Vivo en una provincia pequeña y rural cercana a la capital quiteña del Ecuador. Aquí no se vive con el diario smog de los autobuses, el trajinoso devenir en las estaciones del metro. Desde acá no he vuelto a mirar los desechos orgánicos de los indigentes a la salida del metro, el bullicio de los que corren pues son presas del tiempo, la polución visual –auditiva, olfativa– que caracteriza las urbes capitalinas de Latinoamérica. Vivo en una zona que invoca a la naturaleza todos los días. Hay tapabocas, Sí, pero ya no se escucha música desafinada y la hedentina del barrio a donde por circunstancias de una huida forzosa fui obligada a llevar a mi familia porque no tenía trabajo, y menos dinero para un lugar más digno… Cierro los ojos y vienen a mi esos tormentosos recuerdos, una pequeña ventana cubierta por unas sábanas puestas ahí para aislar el cuarto del ruido e intentar escribir como catarsis sanador de tanto sufrimiento y pérdida.
La emocionalidad colectiva nos golpea, la Aporofobia no conoce títulos universitarios ni méritos profesionales, TODOS estamos metidos en una misma red, y una crisis económica global se avecina como un huracán que nos va a vapulear a todos. Tiemblan las economías familiares. Tiembla la mía. El “vivir al día” no es solo andar a riesgo de contagio, sino de que nos echen otra vez y quedemos sin techo nuevamente… La cuarentena es un privilegio insostenible. En pandemia cuesta más ser inmigrante, ser Refugiado…

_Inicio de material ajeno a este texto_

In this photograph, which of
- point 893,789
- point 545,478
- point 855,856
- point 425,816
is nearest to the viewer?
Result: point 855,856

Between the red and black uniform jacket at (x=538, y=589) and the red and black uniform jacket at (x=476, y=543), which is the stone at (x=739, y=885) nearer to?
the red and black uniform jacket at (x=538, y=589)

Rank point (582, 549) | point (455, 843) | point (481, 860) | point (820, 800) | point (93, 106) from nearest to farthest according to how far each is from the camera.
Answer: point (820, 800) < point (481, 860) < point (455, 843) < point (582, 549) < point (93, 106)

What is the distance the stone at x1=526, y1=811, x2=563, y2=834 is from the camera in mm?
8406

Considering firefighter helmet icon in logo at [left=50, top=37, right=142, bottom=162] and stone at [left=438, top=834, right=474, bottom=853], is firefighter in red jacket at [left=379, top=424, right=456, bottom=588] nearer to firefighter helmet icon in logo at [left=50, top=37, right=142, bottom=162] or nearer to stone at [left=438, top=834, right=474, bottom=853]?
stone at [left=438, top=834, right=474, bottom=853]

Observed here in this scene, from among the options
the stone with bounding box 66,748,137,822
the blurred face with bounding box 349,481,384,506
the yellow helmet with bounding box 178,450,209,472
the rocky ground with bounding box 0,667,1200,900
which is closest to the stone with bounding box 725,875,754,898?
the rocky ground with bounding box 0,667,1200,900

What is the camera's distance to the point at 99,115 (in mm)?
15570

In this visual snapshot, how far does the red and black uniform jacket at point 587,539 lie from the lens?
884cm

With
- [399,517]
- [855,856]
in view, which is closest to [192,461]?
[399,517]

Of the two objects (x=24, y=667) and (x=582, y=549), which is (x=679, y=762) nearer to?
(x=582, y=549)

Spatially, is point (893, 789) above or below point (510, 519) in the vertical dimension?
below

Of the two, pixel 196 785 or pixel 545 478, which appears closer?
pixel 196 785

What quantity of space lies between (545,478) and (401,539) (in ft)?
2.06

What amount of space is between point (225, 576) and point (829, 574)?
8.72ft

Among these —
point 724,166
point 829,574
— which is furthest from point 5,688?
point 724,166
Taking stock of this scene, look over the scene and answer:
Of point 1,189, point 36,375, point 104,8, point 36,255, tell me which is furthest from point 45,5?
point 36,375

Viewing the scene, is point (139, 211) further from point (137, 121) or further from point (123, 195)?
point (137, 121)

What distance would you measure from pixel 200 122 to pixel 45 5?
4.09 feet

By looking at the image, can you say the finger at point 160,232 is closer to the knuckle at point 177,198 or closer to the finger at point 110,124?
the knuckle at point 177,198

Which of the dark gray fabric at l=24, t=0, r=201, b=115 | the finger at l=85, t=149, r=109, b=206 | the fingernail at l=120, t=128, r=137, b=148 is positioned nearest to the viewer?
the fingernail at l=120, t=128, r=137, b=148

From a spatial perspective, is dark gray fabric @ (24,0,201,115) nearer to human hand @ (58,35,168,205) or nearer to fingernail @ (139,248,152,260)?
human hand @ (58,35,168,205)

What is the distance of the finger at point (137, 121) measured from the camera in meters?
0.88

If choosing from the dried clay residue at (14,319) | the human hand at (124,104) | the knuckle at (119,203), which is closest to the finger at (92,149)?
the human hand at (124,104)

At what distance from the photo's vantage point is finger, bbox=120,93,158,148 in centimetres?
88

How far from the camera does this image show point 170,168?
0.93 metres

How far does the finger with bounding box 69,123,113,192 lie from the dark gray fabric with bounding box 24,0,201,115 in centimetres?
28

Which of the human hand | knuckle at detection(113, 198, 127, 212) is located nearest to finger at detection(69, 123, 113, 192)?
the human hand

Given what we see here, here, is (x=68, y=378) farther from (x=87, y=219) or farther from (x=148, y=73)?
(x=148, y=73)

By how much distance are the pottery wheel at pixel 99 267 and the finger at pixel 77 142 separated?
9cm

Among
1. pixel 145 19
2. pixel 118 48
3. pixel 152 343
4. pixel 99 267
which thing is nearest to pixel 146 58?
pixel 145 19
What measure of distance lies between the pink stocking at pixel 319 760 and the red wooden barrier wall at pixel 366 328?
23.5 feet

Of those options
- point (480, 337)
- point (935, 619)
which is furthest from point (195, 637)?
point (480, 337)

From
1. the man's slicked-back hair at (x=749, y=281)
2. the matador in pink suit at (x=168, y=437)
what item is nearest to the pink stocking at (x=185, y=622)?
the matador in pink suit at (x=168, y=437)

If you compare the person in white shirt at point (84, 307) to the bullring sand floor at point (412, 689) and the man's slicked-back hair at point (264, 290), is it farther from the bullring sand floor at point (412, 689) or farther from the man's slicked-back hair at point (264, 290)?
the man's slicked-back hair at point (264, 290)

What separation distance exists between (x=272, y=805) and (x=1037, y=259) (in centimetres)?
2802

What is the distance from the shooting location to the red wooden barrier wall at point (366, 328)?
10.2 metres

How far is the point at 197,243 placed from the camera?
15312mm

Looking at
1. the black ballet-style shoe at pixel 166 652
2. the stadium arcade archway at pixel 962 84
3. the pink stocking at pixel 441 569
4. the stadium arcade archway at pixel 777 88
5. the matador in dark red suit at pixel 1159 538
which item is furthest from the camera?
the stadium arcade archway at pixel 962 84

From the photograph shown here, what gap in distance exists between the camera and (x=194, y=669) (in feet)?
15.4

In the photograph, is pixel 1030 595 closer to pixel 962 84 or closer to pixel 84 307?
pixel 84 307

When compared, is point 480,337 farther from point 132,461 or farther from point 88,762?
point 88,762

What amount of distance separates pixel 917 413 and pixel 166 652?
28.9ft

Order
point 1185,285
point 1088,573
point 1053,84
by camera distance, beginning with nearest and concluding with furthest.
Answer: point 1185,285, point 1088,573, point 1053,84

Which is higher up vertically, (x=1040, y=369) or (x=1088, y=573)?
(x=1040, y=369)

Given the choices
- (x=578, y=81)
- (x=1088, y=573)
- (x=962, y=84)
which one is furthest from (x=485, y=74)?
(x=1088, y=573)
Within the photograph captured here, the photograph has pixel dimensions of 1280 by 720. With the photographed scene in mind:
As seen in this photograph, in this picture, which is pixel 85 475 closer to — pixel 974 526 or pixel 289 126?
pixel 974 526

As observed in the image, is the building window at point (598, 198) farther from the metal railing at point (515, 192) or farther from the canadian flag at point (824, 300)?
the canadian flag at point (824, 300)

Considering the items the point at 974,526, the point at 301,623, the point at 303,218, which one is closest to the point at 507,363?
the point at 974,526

El mundo está en crisis, ninguno estaba preparado, es más fácil lidiar con conflictos armados que con una pandemia. La respuesta ha sido el aislamiento social. Y las ayudas se han reducido casi al punto de la inocuidad. Y las asesorías ahora son virtuales, nadie está ahí para un abrazo y menos para hacerte compañía y escuchar tus comentarios… Y en su lugar, para hacer “llevadera” la cuarentena, solo te muestran foros de autoayuda para aquellos que cuentan con hogares estables y acceso al Ciber universo… En esta pandemia se huye del padecimiento físico, pero también de las turbulencias en la psicología, que se generan del contacto con la realidad. Con muy pocas excepciones, el sustento del migrante se concentra en el autoempleo, la economía informal y el “ingenio” ordinario. Trabajos sin seguridad social y vidas sin redes de apoyo. Puro esfuerzo en bruto y un echarle-bolas que es el mantra aprendido de los años en Venezuela. En eso está bueno ser lo que somos. “Venimos de una economía de guerra”, nos decimos… “Podemos con esto”… repetimos para consolarnos cuando, del otro lado, nos dicen que no hay pago o en el peor de los casos no hay trabajo, mientras esto dure. Y trato de pensar cómo ser útil, cómo reproducir mi trabajo en esta contingencia, pero el fantasma del capital me espanta y el tiempo alcanza no más que para escribir esto…

Imagino un mundo posviral con libertad para el libre ejercicio de la profesión, que por años he intentado mantener, procurando dar y recibir información, O mejor, para vencer, por fin, la auto explotación voluntaria, porque el único objetivo es sobrevivir. Hay que, “reinventarse”, hacer de Todo, menos robar o prostituirse, para no dejar de producir, y tener para medio comer y pagar el techo que te acobije a ti y a los que están a tu cargo. Todo es válido siempre y cuando logres sentir, esa ansiedad de sentirse útil y rentable. Soy inmigrante. Soy extranjero, soy Refugiada en un país también derruido por la implacable pandemia.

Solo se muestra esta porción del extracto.